Excerpted text:
--*--
Alexa Welch Edlund/Richmond Times-Dispatch via AP
At the Amazon fulfillment center in Chester, Virginia
Frontline’s two-hour film Amazon Empire: The Rise and Reign of Jeff Bezos, which premiered Tuesday and is now available for streaming, begins with a speech where Bezos is touting his plan for the colonization of space. The audacity of this pronouncement, and the mental and physical transformation of Bezos from a nerdy, balding guy in an ill-fitting workshirt to the equivalent of Iron Man, is palpable as the film flashes back to Amazon’s beginnings in a garage.
The linkage sets the course for the film’s argument: that Bezos always wanted to rule the cosmos, and took a deliberate, relentless path to reach that goal (relentless.com was the original name of Amazon, and it still forwards to the site). Workers, sales partners, and the privacy of the general public were collateral damage in that journey. Even Shel Kaphan, Amazon’s first employee besides Bezos, says in the film that he’s scared about what the company has become.
--*--
Record excerpts:
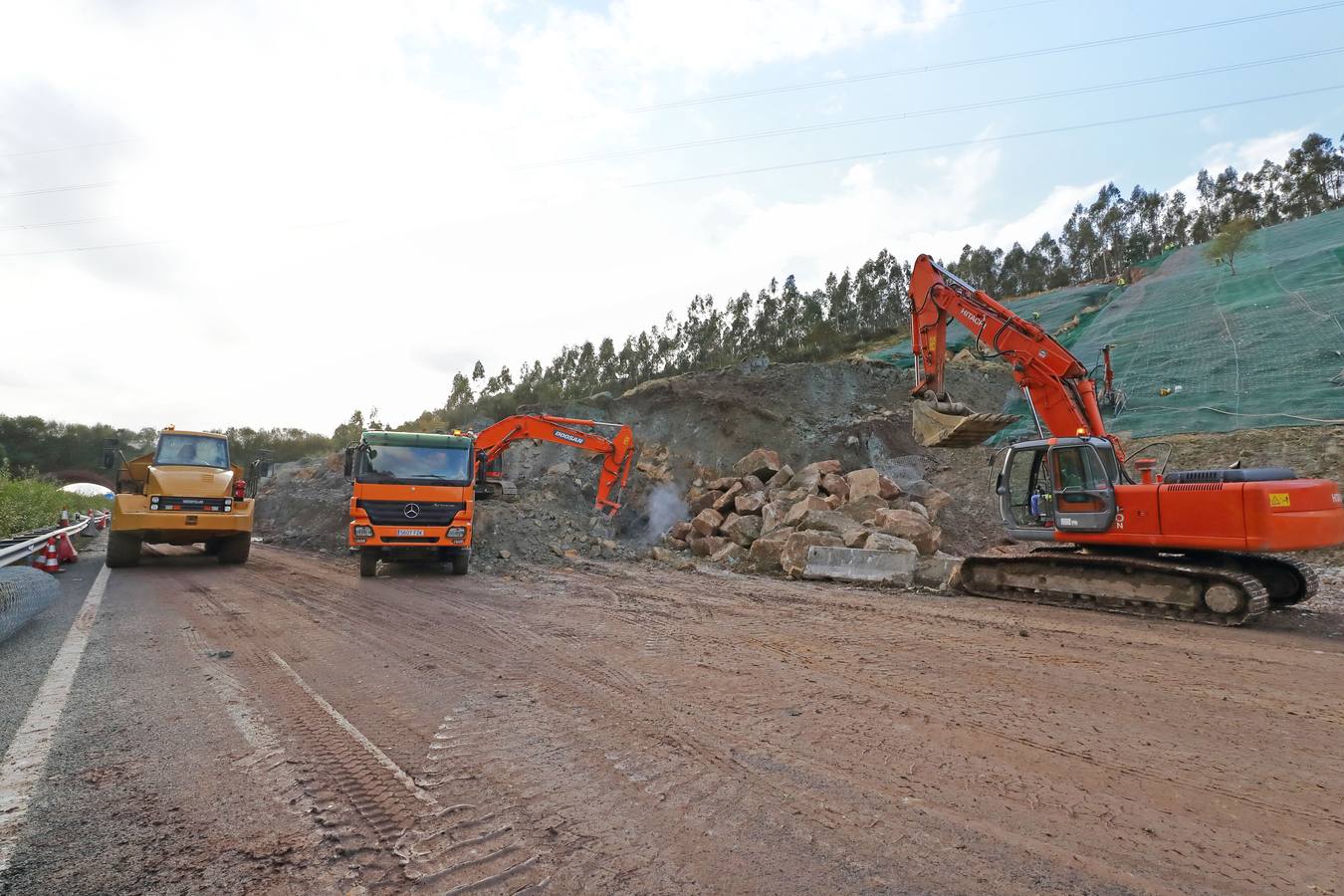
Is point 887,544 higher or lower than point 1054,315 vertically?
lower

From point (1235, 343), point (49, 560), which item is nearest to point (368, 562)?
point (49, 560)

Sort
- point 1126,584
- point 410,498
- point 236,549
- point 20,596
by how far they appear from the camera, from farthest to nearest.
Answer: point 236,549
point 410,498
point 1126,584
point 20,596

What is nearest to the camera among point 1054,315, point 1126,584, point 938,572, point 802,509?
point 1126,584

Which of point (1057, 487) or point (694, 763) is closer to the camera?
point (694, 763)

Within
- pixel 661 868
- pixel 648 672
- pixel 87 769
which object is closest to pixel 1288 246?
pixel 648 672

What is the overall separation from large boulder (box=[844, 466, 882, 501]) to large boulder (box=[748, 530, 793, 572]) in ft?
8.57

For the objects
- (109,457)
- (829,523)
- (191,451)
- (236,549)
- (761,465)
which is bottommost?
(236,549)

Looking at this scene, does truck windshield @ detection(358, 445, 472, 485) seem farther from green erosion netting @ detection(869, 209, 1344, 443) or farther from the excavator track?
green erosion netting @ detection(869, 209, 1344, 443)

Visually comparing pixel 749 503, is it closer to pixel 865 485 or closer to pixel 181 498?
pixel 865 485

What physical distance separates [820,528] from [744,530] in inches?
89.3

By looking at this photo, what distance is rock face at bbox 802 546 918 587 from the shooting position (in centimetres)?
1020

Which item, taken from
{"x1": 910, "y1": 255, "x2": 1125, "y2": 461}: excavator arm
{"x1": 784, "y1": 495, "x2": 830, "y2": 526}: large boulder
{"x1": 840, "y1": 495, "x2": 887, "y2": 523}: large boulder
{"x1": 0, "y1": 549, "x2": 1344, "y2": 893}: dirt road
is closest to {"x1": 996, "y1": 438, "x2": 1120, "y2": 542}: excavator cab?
--*--
Set problem: Reproduce the portion of the Frontline film text above, starting with "The linkage sets" and going on through "company has become.".

Solution for this exercise:
The linkage sets the course for the film’s argument: that Bezos always wanted to rule the cosmos, and took a deliberate, relentless path to reach that goal (relentless.com was the original name of Amazon, and it still forwards to the site). Workers, sales partners, and the privacy of the general public were collateral damage in that journey. Even Shel Kaphan, Amazon’s first employee besides Bezos, says in the film that he’s scared about what the company has become.